The National Academy of Medical Sciences elected him as a fellow in 1983 and three years later, he became a fellow of the Indian Academy of Sciences. The year 1987 brought him two elected fellowships; that of the Indian National Science Academy and the National Academy of Sciences, India. He is also a fellow of the Royal College of Pathologists (1986), American Academy of Microbiologists (1988) and the International Medical Sciences Academy.

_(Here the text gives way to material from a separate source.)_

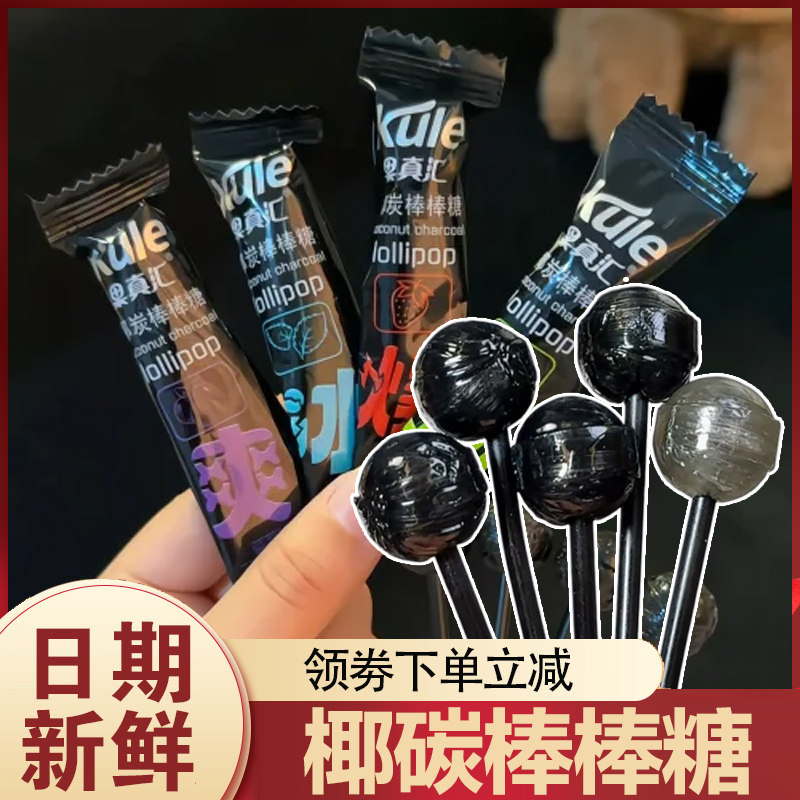 椰炭糖椰炭清凉棒棒糖薄荷清新袋装水果口气糖果零食椰碳棒棒糖口
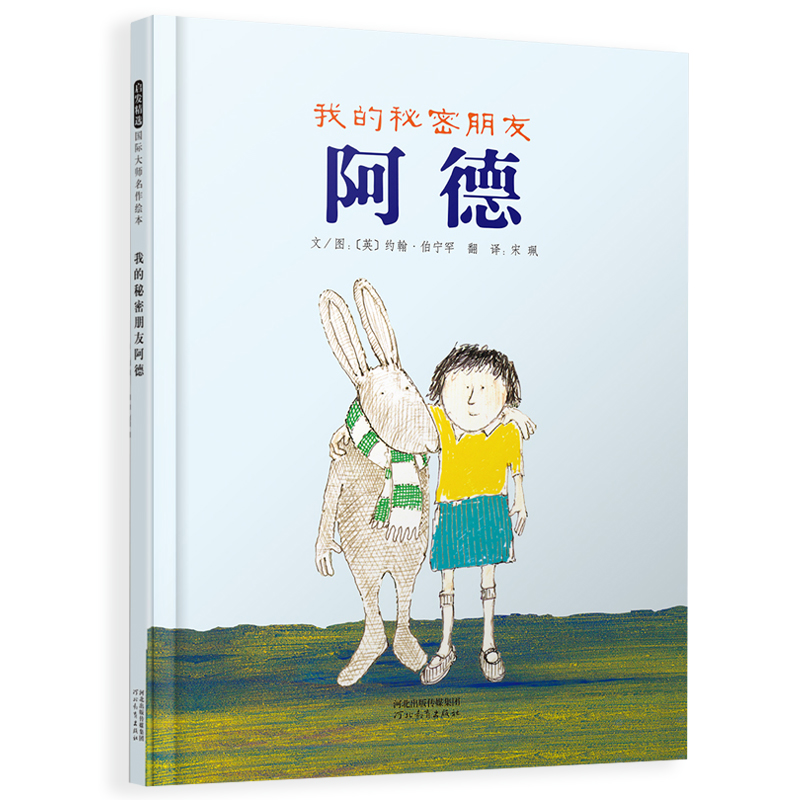 醉染图书我的秘密朋友阿德(新)9787543482463高清大图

The award orations delivered by him include B. K. Aikat Oration Award by Indian Association of Pathologists and Microbiologists in 1989 and T. S. Tirumurti Award lecture of the Indian National Science Academy in 2007.

== Selected bibliography ==
=== Chapters ===
- "Indian Journal of Experimental Biology" (1997)
- H. Hugh Fudenberg (2012). "Immunomodulation: New Frontiers and Advances"
- Sondra Schlesinger (2013). "The Togaviridae and Flaviviridae"
- Rafael Elias Marques (2014). "Dengue"

=== Articles ===
- Shrivastava, Richa (2002). "Effects of chromium on the immune system"
- Chaturvedi, Umesh C. (2005). "Interaction of viral proteins with metal ions: role in maintaining the structure and functions of viruses"
- Chaturvedi, Umesh C. (2006). "Dengue and dengue haemorrhagic fever: implications of host genetics"
- Atanu Basu, Umesh C. Chaturvedi (2008). "Vascular endothelium: the battlefield of dengue viruses"
- U. C. Chaturvedi (2009). "Shift to Th2 cytokine response in dengue haemorrhagic fever"
- Umesh C. Chaturvedi, Rachna Nagar (2009). "Nitric oxide in dengue and dengue haemorrhagic fever: necessity or nuisance?"
- Nivedita Gupta, U.C. Chaturvedi (2009). "Can helper T-17 cells play a role in dengue haemorrhagic fever?"